An infarction is localised cell death caused by an occlusion of the blood supply to that area. It can be caused by a number of things and happen in many places throughout the body, though some are more prone than others. Its most infamous manifestation is the Acute Myocardial Infarction.

Angina pectoris is descriptive of a set of symptoms (central, retrosternal pain, tightness, SOB ) that form a syndrome, not a particular disease process and it can be caused by a number of things, most common of which is narrowing or the arteries because of atherosclerotic plaque.


The typical AMI has it's origins early in life. Some have even suggested that plaque begins to form on the artery's walls in the womb, but it any case, it starts young. The details of its birth and formation you can read for yourself in any good pathophys textbook, but in short a plaque is a thrombogenic lipid rich interior encased in a more robust collagen cap. As plaques expand into the lumen of the artery, they take up space where blood is supposed to be flowing. This happens concurrently, all over the body, but the heart and brain are the most susceptible to reduced blood flow. The narrowing means that the heart gets less blood, which means less O2 (at the same time because of the narrowing/hardening or arteries, it has to use more O2, to work harder to get blood around the body, so its a double whammy). Often a person in the later stages of this disease may experience pain on exertion, which then dissipates when they rest. This is because while exercising, the heart needs more O2...O2 which it cannot get, so it 'screams' in pain/tightness/discomfort. But when the person rests, so can the heart and so it requires less O2. Now that the heart is less demanding, the O2 supply its getting through the narrowed arteries is just enough again, so the pain goes away.

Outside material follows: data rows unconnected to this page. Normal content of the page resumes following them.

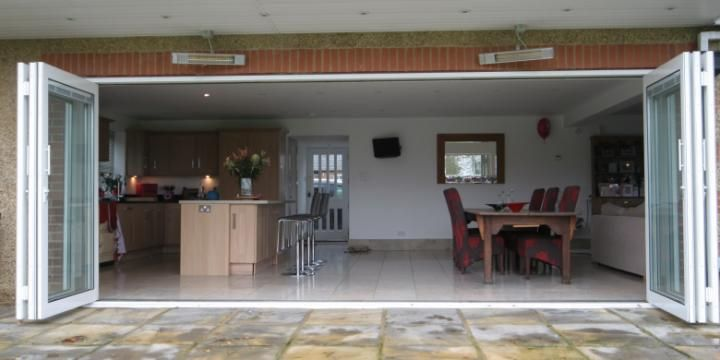 Bi Fold Doors   Complete Open Wall From Outside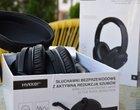 Słuchawki z Biedronki 2020 - testujemy najtańsze słuchawki z ANC, jakie kupisz od ręki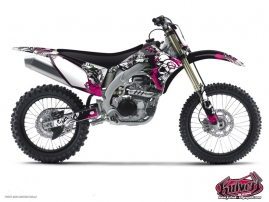 Kit Déco Moto Cross Trash Kawasaki 125 KX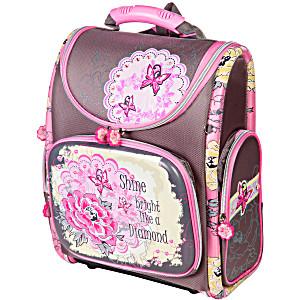Школьный рюкзак – ранец HummingBird Diamond K68 с мешком для обуви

This is stable angina, or angina pectoris.

Now in a case where one of these plaques burst and the thrombogenic interior is exposed to the blood stream, it does just that...it generates thrombi, which block the supply of blood. There are a number of ways in which this happen, but in a general sense, the vast majority of infarcts are caused by complete (or near enough) blockages like this. It is relatively sudden and complete, so the areas that can't get O2, failing some fine diagnosis and expeditious treatment, will die. This is an AMI.

The world is never so simple though; UA/nSTEMIs can provide a world of confusion to you if you are simply trying to break things down to angina and infarct, but that can come later.

With any chest pain, you should be asking the pt (amongst other things) about when the pain came on, what they were doing when it did and if anything made the pain better/was it constant.

The picture of angina is typically someone who experiences chest pain and excessive SOB while they were doing exercise, but when they sat down it went away. Angina is also more responsive to treatments like nitro and O2. It also tends not last for two long. Some say 5 mins, some say 10, the AHA says a maximum of 20; but put it this way, if a person has had the same crushing chest pain for an hour now....its not stable angina/angina pectoris.

Unstable angina and MIs on the other hand can come on at rest (although they can come on anytime) and tend not to improve when they sit down and take a breather. They tend not to be as responsive to treatment, sometimes not at all. The pain remains in intensity or may get worse. Often pt will have a history of angina that has been getting worse lately; this is a big warning sign and one of the criteria for upgrading a diagnosis of stable angina/angina pectoris, to unstable angina, which, if you are only having two buckets, goes in the 'heart attack' bucket rather than the 'plain old angina' bucket.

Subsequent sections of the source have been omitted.